Importantly, don’t view this as a quick-fix win. You’ll want to think of this as a long-term investment.
With that in mind, here are three ideas to consider if you have $5,000 to invest:
1. A top Australian companies ETF
The ASX 200 has delivered consecutive losses in recent weeks, but Peter Switzer thinks a recovery is in order in 2019.
He says an exchange-traded fund (ETF) comprised of the top 200 companies in Australia is the safest bet for a $5,000 investment.
“We’ve gone through a correction of the stock market that’s fallen at least 10 per cent, and I suspect Trump will eventually come up with some solution with China… a stock market recovery of sorts [will] happen,” he predicts.
“I would put my $5,000 into an ETF, which gives you the top 200 companies in Australia… I think it’s a pretty safe way [to invest].”
2. Fractional property investment
Some platforms such as BrickX and DomaCom allow you to buy a part or fractional share in real property, which also gives you a share in the rental income plus some capital gain if the property is sold.
That means you can now get into the property market on as little as a few thousand dollars.
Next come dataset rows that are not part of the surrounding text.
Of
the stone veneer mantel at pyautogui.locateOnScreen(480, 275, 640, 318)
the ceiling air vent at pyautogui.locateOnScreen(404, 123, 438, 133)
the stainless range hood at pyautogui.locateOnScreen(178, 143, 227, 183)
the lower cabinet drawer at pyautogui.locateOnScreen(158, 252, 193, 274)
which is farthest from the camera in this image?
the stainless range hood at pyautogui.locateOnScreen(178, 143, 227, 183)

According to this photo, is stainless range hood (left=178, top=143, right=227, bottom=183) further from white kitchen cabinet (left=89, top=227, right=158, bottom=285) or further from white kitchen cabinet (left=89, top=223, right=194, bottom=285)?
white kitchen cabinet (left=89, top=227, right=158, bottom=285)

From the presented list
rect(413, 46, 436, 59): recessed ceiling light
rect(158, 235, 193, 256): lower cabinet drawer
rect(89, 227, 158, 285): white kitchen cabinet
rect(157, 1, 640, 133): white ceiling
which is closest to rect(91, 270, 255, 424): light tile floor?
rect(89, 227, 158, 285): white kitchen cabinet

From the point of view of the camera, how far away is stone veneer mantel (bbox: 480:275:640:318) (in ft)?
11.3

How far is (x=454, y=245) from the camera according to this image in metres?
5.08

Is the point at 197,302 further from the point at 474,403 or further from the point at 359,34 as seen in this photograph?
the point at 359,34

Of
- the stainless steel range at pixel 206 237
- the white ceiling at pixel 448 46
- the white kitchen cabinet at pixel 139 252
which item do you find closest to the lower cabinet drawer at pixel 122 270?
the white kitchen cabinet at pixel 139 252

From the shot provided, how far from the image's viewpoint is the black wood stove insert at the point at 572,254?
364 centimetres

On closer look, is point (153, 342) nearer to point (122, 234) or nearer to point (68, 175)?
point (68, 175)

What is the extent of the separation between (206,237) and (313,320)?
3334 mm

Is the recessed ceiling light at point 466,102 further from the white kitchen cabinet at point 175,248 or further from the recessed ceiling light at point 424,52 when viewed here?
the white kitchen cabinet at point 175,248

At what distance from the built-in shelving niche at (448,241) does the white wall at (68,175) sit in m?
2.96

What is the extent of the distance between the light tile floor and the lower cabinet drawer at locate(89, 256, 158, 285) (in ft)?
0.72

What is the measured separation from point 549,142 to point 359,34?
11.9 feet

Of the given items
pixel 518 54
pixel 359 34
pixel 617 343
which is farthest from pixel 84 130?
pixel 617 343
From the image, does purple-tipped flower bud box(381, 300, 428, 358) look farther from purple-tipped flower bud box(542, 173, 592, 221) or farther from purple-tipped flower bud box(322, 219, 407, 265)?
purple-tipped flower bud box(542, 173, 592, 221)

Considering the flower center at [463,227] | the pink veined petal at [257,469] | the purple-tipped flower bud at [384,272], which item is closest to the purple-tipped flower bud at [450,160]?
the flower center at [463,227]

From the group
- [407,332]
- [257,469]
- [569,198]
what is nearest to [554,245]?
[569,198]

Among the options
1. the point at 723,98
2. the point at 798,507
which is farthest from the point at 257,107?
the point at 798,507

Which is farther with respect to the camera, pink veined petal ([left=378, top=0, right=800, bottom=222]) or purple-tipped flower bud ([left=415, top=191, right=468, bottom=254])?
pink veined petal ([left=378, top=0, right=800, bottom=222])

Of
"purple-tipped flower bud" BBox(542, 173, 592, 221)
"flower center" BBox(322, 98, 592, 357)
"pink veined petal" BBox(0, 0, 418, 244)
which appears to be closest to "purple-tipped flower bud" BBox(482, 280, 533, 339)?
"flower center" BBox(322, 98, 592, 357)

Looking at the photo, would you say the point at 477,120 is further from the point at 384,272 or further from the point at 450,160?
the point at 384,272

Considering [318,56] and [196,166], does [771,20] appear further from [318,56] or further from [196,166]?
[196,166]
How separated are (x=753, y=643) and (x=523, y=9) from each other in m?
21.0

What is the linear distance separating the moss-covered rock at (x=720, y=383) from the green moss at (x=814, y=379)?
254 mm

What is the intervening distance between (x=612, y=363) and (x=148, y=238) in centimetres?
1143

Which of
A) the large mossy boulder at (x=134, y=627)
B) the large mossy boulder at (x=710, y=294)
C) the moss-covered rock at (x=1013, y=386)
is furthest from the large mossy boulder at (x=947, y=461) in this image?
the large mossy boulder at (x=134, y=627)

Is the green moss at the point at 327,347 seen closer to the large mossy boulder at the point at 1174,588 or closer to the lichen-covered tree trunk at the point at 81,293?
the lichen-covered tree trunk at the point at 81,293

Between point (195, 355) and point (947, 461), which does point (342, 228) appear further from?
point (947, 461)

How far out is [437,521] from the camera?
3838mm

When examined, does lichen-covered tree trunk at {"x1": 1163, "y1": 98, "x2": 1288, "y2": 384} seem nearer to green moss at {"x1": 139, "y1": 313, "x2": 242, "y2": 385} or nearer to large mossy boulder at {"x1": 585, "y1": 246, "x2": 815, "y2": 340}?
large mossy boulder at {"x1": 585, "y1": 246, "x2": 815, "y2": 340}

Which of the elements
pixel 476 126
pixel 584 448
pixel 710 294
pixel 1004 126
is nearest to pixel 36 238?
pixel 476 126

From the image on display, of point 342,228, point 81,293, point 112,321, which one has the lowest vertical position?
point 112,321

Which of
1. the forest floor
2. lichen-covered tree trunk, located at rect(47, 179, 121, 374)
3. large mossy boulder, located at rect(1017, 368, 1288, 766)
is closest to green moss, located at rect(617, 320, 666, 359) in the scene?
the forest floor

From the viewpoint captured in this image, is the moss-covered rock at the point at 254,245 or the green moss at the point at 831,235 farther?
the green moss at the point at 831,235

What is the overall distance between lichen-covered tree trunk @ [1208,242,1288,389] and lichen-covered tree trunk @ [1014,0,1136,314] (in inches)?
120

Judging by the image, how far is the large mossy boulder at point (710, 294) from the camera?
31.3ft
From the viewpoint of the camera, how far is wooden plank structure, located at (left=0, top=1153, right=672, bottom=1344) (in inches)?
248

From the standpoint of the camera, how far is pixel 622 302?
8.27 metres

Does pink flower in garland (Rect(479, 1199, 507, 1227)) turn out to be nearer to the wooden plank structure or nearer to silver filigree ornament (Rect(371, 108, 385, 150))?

“This is what I’m really excited about. In years gone by you really couldn’t get into the property market with $5,000, no matter how much you could leverage. The banks just wouldn’t do the deal,” says Anna Porter.
3. A diversified fund
With market volatility expected to increase in 2019, Lucas thinks investors need to take a more cautious approach.
A diversified fund holds securities across multiple asset classes, sectors and countries to help spread risk.
So if one sector, say technology, fails to perform during the year, other kinds of investments will offer support.
“[It’s] giving the ability to have a bit of a buffer to what is likely to be a volatile year. Let’s not cover that up … next year will be difficult. Equities, property etc. is going to see some pretty wild movements,” he says.
While he agrees investing in the top Australian companies is a good idea, investors should also look at getting some exposure to the global market as well as fixed income.
“You can now get products that wrap all this up at a very, very cost-effective rate,” he says.
If you have $50,000
Investing a bigger chunk of money means you’re better placed to take a few more risks.
But with the market remaining unpredictable, it’s still a long-term waiting game.
For punters that have $50,000 to play with, our experts named these three investments worth considering:
1. Buy a property
Australia’s property market may be going through a slowdown, however Porter says investors can make good returns in the long-run depending on location.
“My best pick would be to buy somewhere like Adelaide. I wouldn’t be investing for under $350,000, that’s your entry point for a good investment in Australia,” she explains.
“If you can use the rent to hold it comfortably, get you through two or three years, you can certainly see the gains in that capital upswing, and that’s where I’d be putting my money.”
2. A fund with global exposure
Buying Australian shares is thought to be the safer option for local investors, but having exposure to the global market is generally considered a better bet for higher capital returns.
According to Lucas, an investment of $50,000 is better placed for a fund with higher exposure to shares in Asian and US markets next year.
“I believe that the [global] markets will return and the US is expected to see a little bit of stronger return,” he says.
3. An ETF with Chinese exposure
Despite ongoing fallout from the US-China trade war, many analysts still have faith in the Chinese market.
Switzer believes trade war tensions will ease next year, making Chinese tech giants such as Tencent and Alibaba a solid investment moving forward.
“I’m going for an ETF that picks up the large-cap Chinese companies that give you the tech companies as well.” says Switzer.